- [DATA PROVIDED]

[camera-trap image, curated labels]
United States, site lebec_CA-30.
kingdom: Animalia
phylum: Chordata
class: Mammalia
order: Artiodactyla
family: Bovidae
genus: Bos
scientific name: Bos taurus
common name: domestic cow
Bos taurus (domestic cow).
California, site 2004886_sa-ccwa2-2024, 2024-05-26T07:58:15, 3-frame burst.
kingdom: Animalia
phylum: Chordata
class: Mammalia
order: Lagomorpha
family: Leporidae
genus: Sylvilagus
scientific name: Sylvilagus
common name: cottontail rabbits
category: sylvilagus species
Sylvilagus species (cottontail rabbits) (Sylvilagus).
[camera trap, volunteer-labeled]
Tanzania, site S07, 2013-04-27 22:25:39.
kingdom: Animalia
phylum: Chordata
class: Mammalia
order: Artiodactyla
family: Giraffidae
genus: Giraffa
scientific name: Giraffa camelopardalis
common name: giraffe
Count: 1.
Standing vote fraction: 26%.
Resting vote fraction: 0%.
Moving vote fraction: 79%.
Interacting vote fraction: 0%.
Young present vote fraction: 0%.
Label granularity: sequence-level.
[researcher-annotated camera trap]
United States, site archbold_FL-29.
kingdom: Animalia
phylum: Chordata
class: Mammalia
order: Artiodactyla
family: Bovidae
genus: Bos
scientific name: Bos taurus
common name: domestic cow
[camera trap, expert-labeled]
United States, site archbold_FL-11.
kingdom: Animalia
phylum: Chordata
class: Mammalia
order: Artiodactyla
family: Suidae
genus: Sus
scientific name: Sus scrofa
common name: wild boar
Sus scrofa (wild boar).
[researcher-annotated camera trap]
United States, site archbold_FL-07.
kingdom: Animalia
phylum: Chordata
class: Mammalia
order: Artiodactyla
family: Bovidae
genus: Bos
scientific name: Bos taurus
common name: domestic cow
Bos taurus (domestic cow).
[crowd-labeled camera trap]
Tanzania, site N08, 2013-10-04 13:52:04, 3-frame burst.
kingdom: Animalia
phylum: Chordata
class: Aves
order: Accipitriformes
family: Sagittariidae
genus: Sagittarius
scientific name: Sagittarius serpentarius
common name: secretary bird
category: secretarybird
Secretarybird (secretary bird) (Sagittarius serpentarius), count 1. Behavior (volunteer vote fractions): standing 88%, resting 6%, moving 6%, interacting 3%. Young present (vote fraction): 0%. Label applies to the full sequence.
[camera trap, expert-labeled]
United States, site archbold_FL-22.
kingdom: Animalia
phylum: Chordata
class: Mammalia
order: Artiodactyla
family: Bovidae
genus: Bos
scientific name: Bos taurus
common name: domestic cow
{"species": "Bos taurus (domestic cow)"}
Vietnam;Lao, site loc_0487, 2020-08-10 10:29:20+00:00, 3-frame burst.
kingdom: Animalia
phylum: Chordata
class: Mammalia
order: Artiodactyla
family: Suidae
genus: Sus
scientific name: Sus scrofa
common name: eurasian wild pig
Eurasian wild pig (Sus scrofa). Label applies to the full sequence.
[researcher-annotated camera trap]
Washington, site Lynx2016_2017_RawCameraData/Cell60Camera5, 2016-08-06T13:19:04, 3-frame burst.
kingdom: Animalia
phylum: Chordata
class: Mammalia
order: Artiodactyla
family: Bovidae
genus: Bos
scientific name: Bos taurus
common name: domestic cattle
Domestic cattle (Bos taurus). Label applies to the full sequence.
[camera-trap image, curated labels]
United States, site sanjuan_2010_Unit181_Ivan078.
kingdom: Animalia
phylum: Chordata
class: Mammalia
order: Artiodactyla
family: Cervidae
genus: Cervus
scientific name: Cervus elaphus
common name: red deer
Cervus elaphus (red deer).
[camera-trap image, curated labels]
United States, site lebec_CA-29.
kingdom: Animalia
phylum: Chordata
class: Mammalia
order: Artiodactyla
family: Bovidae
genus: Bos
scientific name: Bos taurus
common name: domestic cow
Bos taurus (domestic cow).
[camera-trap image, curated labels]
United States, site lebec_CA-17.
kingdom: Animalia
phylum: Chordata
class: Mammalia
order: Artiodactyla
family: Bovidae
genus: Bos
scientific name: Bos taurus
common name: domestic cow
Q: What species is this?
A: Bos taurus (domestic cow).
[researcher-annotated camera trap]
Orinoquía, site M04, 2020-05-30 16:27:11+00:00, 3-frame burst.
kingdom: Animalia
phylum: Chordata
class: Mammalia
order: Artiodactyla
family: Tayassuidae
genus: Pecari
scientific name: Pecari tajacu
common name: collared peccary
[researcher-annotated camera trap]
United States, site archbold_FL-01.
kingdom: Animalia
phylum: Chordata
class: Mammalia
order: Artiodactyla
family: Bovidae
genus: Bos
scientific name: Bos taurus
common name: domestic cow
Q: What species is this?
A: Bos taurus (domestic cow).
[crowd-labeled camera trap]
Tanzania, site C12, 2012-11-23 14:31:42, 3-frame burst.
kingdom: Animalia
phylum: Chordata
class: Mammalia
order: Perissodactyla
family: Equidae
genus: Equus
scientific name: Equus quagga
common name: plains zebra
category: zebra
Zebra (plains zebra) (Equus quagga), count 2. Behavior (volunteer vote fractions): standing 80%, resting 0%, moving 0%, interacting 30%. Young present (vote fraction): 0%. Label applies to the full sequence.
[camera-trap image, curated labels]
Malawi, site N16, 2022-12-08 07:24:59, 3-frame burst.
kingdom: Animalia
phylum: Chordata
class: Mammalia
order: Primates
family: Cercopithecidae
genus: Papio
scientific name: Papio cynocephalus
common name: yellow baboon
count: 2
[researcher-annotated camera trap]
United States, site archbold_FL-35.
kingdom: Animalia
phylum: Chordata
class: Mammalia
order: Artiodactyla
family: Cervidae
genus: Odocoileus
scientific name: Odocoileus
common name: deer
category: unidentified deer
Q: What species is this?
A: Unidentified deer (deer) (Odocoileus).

- [TASK INSTRUCTIONS]
Print all of the material above exactly as given.

- [OUTPUT OF THE TASK]
[camera-trap image, curated labels]
United States, site lebec_CA-30.
kingdom: Animalia
phylum: Chordata
class: Mammalia
order: Artiodactyla
family: Bovidae
genus: Bos
scientific name: Bos taurus
common name: domestic cow
Bos taurus (domestic cow).
California, site 2004886_sa-ccwa2-2024, 2024-05-26T07:58:15, 3-frame burst.
kingdom: Animalia
phylum: Chordata
class: Mammalia
order: Lagomorpha
family: Leporidae
genus: Sylvilagus
scientific name: Sylvilagus
common name: cottontail rabbits
category: sylvilagus species
Sylvilagus species (cottontail rabbits) (Sylvilagus).
[camera trap, volunteer-labeled]
Tanzania, site S07, 2013-04-27 22:25:39.
kingdom: Animalia
phylum: Chordata
class: Mammalia
order: Artiodactyla
family: Giraffidae
genus: Giraffa
scientific name: Giraffa camelopardalis
common name: giraffe
Count: 1.
Standing vote fraction: 26%.
Resting vote fraction: 0%.
Moving vote fraction: 79%.
Interacting vote fraction: 0%.
Young present vote fraction: 0%.
Label granularity: sequence-level.
[researcher-annotated camera trap]
United States, site archbold_FL-29.
kingdom: Animalia
phylum: Chordata
class: Mammalia
order: Artiodactyla
family: Bovidae
genus: Bos
scientific name: Bos taurus
common name: domestic cow
[camera trap, expert-labeled]
United States, site archbold_FL-11.
kingdom: Animalia
phylum: Chordata
class: Mammalia
order: Artiodactyla
family: Suidae
genus: Sus
scientific name: Sus scrofa
common name: wild boar
Sus scrofa (wild boar).
[researcher-annotated camera trap]
United States, site archbold_FL-07.
kingdom: Animalia
phylum: Chordata
class: Mammalia
order: Artiodactyla
family: Bovidae
genus: Bos
scientific name: Bos taurus
common name: domestic cow
Bos taurus (domestic cow).
[crowd-labeled camera trap]
Tanzania, site N08, 2013-10-04 13:52:04, 3-frame burst.
kingdom: Animalia
phylum: Chordata
class: Aves
order: Accipitriformes
family: Sagittariidae
genus: Sagittarius
scientific name: Sagittarius serpentarius
common name: secretary bird
category: secretarybird
Secretarybird (secretary bird) (Sagittarius serpentarius), count 1. Behavior (volunteer vote fractions): standing 88%, resting 6%, moving 6%, interacting 3%. Young present (vote fraction): 0%. Label applies to the full sequence.
[camera trap, expert-labeled]
United States, site archbold_FL-22.
kingdom: Animalia
phylum: Chordata
class: Mammalia
order: Artiodactyla
family: Bovidae
genus: Bos
scientific name: Bos taurus
common name: domestic cow
{"species": "Bos taurus (domestic cow)"}
Vietnam;Lao, site loc_0487, 2020-08-10 10:29:20+00:00, 3-frame burst.
kingdom: Animalia
phylum: Chordata
class: Mammalia
order: Artiodactyla
family: Suidae
genus: Sus
scientific name: Sus scrofa
common name: eurasian wild pig
Eurasian wild pig (Sus scrofa). Label applies to the full sequence.
[researcher-annotated camera trap]
Washington, site Lynx2016_2017_RawCameraData/Cell60Camera5, 2016-08-06T13:19:04, 3-frame burst.
kingdom: Animalia
phylum: Chordata
class: Mammalia
order: Artiodactyla
family: Bovidae
genus: Bos
scientific name: Bos taurus
common name: domestic cattle
Domestic cattle (Bos taurus). Label applies to the full sequence.
[camera-trap image, curated labels]
United States, site sanjuan_2010_Unit181_Ivan078.
kingdom: Animalia
phylum: Chordata
class: Mammalia
order: Artiodactyla
family: Cervidae
genus: Cervus
scientific name: Cervus elaphus
common name: red deer
Cervus elaphus (red deer).
[camera-trap image, curated labels]
United States, site lebec_CA-29.
kingdom: Animalia
phylum: Chordata
class: Mammalia
order: Artiodactyla
family: Bovidae
genus: Bos
scientific name: Bos taurus
common name: domestic cow
Bos taurus (domestic cow).
[camera-trap image, curated labels]
United States, site lebec_CA-17.
kingdom: Animalia
phylum: Chordata
class: Mammalia
order: Artiodactyla
family: Bovidae
genus: Bos
scientific name: Bos taurus
common name: domestic cow
Q: What species is this?
A: Bos taurus (domestic cow).
[researcher-annotated camera trap]
Orinoquía, site M04, 2020-05-30 16:27:11+00:00, 3-frame burst.
kingdom: Animalia
phylum: Chordata
class: Mammalia
order: Artiodactyla
family: Tayassuidae
genus: Pecari
scientific name: Pecari tajacu
common name: collared peccary
[researcher-annotated camera trap]
United States, site archbold_FL-01.
kingdom: Animalia
phylum: Chordata
class: Mammalia
order: Artiodactyla
family: Bovidae
genus: Bos
scientific name: Bos taurus
common name: domestic cow
Q: What species is this?
A: Bos taurus (domestic cow).
[crowd-labeled camera trap]
Tanzania, site C12, 2012-11-23 14:31:42, 3-frame burst.
kingdom: Animalia
phylum: Chordata
class: Mammalia
order: Perissodactyla
family: Equidae
genus: Equus
scientific name: Equus quagga
common name: plains zebra
category: zebra
Zebra (plains zebra) (Equus quagga), count 2. Behavior (volunteer vote fractions): standing 80%, resting 0%, moving 0%, interacting 30%. Young present (vote fraction): 0%. Label applies to the full sequence.
[camera-trap image, curated labels]
Malawi, site N16, 2022-12-08 07:24:59, 3-frame burst.
kingdom: Animalia
phylum: Chordata
class: Mammalia
order: Primates
family: Cercopithecidae
genus: Papio
scientific name: Papio cynocephalus
common name: yellow baboon
count: 2
[researcher-annotated camera trap]
United States, site archbold_FL-35.
kingdom: Animalia
phylum: Chordata
class: Mammalia
order: Artiodactyla
family: Cervidae
genus: Odocoileus
scientific name: Odocoileus
common name: deer
category: unidentified deer
Q: What species is this?
A: Unidentified deer (deer) (Odocoileus).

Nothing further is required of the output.